I came across this question in datacamp.com:
Bellow are three scatter plots of the same point cloud. Each scatter plot shows a different set of axes (in red). In which of the plots could the axes represent the principal components of the point cloud?

Recall that the principal components are the directions along which the the data varies?

Answer: Plot 1 and 3

My question is what does the question mean? Why is plot 2 not part of the answer since the axis can be rotated to fit the point cloud.

enter image description here


Solution

  • As suggested in the comments, this is better fit for cross validation, or possibly math.stackexchange.

    Now the answer is intuitively rather simple.

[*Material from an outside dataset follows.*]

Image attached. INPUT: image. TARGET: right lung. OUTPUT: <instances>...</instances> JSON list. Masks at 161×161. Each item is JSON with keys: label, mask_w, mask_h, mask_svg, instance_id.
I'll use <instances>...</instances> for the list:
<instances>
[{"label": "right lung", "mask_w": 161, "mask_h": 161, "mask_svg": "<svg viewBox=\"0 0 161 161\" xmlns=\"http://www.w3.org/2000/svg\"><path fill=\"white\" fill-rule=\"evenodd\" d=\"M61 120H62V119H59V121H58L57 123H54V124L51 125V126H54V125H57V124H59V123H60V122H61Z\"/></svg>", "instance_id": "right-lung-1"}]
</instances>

    Principal components can be obtained by an iterative process such that:

    1. The first principal component is equivalent to the linear combination a_1 %*% X which maximizes Var(a_1 %*% X) subject to t(a_1) %*% a_1 = 1
    2. The second principal component is equivalent to the linear combination a_2 %*% X which maximizes Var(a_2 %*% X) subject to t(a_2) %*% a_2 = 1 and cov(a_1 %*% X, a_2 %*% X) = 0
    3. The third -- || --

    From this definition note that var(a_1 %*% X) = var( - a_1 %*% X), and thereby the principal component is only determined up to the sign of the component.

    From this definition we can see that: 1. 1 and 3 are equivalent, as the first (longest) line is in the direction where the points are most spread (show the greatest variance) 2. The 2'nd plot cannot be the principal component as the direction does not line up with the direction of greatest variance

    Chapter 8, page 430 (ish) in Applied Multivariate Statistical Analysis contains a theoretical explanation in more detail.